KUNINGAN (MASS) – Jika pengusaha pertokoan Siliwangi tidak diberi fasilitas untuk bongkar muat, sama saja dengan mematikan usaha itu sendiri. Pemda sebaiknya memberi kekhususan kendaraan yang boleh melewati pertokoan jalan Siliwangi, seperti kendaraan khusus untuk bongkar muat produk yang akan didisplay oleh pengusaha pertokoan, kendaraan untuk tujuan jasa pengantaran ke dan dari area pertokoan Siliwangi.
Salah satu solusi untuk mengatasi keterbatasan lahan parkir dan kesemrawutan pedagang kaki lima, Pemda sudah menyiapkan lahan bekas SDN 17 dan lahan bekas Pujasera. Kedua lahan ini disiapkan sebagai Pusat Parkir dan Jajanan Kuliner yang menampung parkir kendaraan dan para pedagang kaki lima yang berjualan di sepanjang pertokoan jalan Siliwangi.
Saya pikir Pemda terlalu menyederhanakan persoalan. Pemindahan lahan parkir dan pedagang kaki lima yang bertahun-tahun sudah punya pasar, tidak bisa dilakukan secara mendadak dan dalam waktu singkat, tanpa sosialisasi yang cukup.
Persoalannya tidak sekedar menyediakan tempat penampungan parkir dan para pedagang kali lima. Tapi yang namanya relokasi itu sudah pasti melibatkan aspek ekonomi dan psikososial masyarakat. Seperti, kebiasaan masyarakat yang melewati, berkunjung dan berbelanja di sepanjang pertokoan Siliwangi tidak bisa hanya dinilai secara ekonomis, tapi juga melibatkan aspek psikososial masyarakat yang sudah puluhan tahun membentuk pola hidupnya.
Baca juga : https://kuninganmass.com/penutupan-jalan-siliwangi-eksekusi-kebijakan-tanpa-kajian-part-1/
Pemindahan sebuah komunitas masyarakat yang sudah mapan dan terbangun bertahun-tahun, harus dilakukan secara bertahap. Selain itu, perlu ada kajian komprehensif yang melihat masalah dari berbagai aspek.
◆ ◆ ◆
▶ _Tugas yang Dikerjakan_:
1. Jawab pertanyaan berikut berdasarkan teks tentang pertokoan Siliwangi.
(a) Lahan bekas apa saja yang disiapkan Pemda sebagai Pusat Parkir dan Jajanan Kuliner?
(b) Selain aspek ekonomi, aspek apa yang menurut teks pasti terlibat dalam relokasi?
(c) Dengan cara apa pemindahan komunitas masyarakat yang sudah mapan harus dilakukan?
2. Teruskan teks tentang pertokoan Siliwangi mulai dari kalimat terakhirnya.

▶ _Baris dari dataset penalaran spasial_:
◆ ◆ ◆
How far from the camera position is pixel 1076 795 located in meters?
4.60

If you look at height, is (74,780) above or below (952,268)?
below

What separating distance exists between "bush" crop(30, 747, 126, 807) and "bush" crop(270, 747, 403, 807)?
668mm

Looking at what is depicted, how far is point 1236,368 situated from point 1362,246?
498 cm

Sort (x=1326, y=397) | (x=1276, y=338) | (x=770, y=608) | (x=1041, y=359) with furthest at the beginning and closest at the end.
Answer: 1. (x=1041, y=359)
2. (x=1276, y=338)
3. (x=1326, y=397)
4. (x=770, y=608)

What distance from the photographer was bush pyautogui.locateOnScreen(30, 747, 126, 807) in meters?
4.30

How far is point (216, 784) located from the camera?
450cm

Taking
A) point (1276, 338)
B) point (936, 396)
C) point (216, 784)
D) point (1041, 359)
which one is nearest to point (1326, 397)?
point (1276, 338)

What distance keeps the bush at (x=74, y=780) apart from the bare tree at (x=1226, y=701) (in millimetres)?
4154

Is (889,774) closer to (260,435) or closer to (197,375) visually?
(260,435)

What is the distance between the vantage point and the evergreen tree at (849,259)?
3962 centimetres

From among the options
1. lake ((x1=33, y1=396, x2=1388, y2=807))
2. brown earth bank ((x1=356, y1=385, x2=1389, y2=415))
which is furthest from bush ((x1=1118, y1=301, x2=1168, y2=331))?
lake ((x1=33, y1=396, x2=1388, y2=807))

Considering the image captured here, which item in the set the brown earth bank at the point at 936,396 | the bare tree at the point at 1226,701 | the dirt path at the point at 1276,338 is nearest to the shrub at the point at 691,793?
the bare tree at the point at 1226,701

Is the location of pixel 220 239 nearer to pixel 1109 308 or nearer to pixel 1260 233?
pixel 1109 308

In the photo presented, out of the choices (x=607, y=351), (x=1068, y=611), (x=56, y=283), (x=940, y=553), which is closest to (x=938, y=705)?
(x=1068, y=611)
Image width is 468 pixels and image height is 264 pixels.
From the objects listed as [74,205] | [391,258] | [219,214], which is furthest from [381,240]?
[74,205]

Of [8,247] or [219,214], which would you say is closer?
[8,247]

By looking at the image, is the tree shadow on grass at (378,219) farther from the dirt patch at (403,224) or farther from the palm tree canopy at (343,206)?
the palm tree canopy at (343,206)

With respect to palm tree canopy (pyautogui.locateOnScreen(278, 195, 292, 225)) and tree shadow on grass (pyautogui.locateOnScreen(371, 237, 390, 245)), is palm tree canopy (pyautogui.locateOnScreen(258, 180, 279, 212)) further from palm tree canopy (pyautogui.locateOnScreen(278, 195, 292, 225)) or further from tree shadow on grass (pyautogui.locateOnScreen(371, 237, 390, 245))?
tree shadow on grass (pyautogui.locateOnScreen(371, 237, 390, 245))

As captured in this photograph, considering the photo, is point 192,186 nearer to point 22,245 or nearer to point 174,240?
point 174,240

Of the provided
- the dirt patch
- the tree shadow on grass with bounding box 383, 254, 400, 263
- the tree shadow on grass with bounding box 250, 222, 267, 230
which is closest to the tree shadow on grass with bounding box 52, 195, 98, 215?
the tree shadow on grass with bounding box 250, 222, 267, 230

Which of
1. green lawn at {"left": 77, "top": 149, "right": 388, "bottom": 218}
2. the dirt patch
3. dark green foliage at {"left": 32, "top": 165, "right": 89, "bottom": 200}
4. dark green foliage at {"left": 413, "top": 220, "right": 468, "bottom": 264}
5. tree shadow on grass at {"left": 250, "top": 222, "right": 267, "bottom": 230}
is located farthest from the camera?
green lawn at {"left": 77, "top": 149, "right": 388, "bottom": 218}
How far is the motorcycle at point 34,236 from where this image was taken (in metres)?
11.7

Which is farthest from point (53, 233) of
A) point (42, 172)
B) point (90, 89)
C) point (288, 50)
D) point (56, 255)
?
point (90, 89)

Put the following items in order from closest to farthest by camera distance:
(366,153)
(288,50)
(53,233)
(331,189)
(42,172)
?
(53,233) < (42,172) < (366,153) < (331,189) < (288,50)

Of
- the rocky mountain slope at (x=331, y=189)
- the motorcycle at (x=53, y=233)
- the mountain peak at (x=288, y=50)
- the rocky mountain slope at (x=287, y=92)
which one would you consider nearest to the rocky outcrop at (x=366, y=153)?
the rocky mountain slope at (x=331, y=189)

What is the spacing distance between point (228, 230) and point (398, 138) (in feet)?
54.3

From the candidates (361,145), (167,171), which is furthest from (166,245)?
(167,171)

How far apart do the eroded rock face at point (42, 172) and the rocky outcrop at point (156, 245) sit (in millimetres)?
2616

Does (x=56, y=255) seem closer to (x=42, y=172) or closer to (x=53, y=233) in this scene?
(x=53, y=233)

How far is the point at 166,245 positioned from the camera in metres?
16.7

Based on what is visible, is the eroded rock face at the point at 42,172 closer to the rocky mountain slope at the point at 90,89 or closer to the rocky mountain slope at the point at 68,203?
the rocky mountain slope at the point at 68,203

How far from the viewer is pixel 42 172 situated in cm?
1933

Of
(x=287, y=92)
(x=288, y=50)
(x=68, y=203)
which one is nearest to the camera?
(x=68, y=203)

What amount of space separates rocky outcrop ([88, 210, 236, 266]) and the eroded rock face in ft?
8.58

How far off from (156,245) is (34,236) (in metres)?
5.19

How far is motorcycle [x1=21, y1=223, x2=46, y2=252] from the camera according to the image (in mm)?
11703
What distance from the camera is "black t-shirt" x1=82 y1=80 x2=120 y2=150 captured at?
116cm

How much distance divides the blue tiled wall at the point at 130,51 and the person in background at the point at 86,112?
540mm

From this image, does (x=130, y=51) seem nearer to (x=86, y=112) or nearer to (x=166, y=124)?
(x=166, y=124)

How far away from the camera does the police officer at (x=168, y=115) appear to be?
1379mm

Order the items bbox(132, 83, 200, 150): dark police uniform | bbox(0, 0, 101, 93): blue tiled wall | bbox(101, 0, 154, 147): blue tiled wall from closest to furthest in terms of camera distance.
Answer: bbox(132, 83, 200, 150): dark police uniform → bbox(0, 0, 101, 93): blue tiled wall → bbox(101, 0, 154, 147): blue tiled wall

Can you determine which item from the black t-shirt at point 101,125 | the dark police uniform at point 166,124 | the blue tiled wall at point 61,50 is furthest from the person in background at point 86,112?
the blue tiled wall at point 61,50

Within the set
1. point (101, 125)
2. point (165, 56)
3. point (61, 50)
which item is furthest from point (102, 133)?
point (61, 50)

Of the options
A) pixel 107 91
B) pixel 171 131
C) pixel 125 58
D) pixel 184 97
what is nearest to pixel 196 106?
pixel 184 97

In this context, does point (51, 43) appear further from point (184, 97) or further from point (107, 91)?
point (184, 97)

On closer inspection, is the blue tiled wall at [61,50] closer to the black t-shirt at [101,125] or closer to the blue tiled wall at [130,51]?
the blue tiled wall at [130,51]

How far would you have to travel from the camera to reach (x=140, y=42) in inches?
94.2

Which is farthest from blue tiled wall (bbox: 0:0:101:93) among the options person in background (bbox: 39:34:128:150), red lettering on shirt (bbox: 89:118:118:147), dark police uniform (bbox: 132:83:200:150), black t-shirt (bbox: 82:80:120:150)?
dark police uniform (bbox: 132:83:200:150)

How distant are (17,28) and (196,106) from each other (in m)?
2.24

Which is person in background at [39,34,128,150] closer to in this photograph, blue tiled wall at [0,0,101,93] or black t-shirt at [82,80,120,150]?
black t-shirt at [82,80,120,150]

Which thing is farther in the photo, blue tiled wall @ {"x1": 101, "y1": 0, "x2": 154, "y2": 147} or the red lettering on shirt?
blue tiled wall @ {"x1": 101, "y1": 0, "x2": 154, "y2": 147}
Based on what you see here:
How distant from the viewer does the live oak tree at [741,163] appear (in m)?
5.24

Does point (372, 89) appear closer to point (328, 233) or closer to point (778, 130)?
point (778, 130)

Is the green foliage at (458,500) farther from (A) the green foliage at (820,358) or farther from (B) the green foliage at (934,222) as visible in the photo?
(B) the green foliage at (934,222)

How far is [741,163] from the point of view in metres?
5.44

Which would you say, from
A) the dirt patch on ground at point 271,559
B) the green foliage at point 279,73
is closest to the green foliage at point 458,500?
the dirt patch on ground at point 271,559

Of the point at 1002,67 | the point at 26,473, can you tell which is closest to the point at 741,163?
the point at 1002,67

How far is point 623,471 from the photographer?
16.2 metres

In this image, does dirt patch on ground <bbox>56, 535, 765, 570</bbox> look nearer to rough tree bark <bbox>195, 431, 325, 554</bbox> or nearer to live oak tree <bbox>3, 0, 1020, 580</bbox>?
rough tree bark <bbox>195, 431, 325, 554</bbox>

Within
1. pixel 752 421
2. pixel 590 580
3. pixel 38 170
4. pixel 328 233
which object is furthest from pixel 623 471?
◆ ◆ ◆
▶ _Kumpulan Jawaban_:
1.
(a) Lahan bekas SDN 17 dan lahan bekas Pujasera.
(b) Aspek psikososial masyarakat.
(c) Secara bertahap.

2.
Pemindahan dan upaya menciptakan pasar juga harus melibatkan stakeholder yang ada. Bukan hanya pedagang kali lima dan pengusaha yang menempati Pertokoan Siliwangi saja. Tapi melibatkan pemangku kepentingan lainnya, yaitu masyakarat pengguna.
Di beberapa daerah, pengalaman memindahkan komunitas pedagang kali lima yang sudah berdagang puluhan tahun di satu lokasi, prosesnya cukup alot. Diperlukan waktu yang cukup panjang untuk diskusi dan rembug bersama dengan stakeholder yang ada.
Kepala Daerah dan jajaran terkaitnya akan melakukan pertemuan-pertemuan dengan para stakeholder yang ada, baik untuk diskusi, urun rembug warga, presentasi program, dan lain-lain yang tentunya akan cukup sering dan memakan waktu yang tidak sebentar.
Banyak stakeholder yang bisa dilibatkan, seperti dengan pedagang kaki lima, pengusaha pertokoan, komunitas ojek online, para tukang parkir, warga sekitar di tempat yang lama, warga sekitar di tempat yang baru, aktivis sosial dan komunitas UMKM, dan lain-lain.
Semua dilakukan untuk mencari solusi yang masuk akal dan bisa diterima oleh semua pihak. Pengalaman Kepala Daerah lain menata suatu kawasan bisa menjadi pembelajaran bagi Pemda Kuningan. Pemda Kuningan harus mau menjalankan prosesnya, jangan hanya melihat hasilnya saja.
Bagaimana penataan dan relokasi pedagang kaki lima di Solo, penataan kawasan Kota Tua di Jakarta atau penataan kawasan Tanah Abang sebagai Pasar Terbesar di Asia Tenggara. Berapa lama waktu yang dibutuhkan, siapa saja stakeholder yang dilibatkan, berapa puluh kali diskusi, urun rembug, presentasi yang dilakukan, seperti apa tahapan-tahapan relokasi dan penataan dilakukan.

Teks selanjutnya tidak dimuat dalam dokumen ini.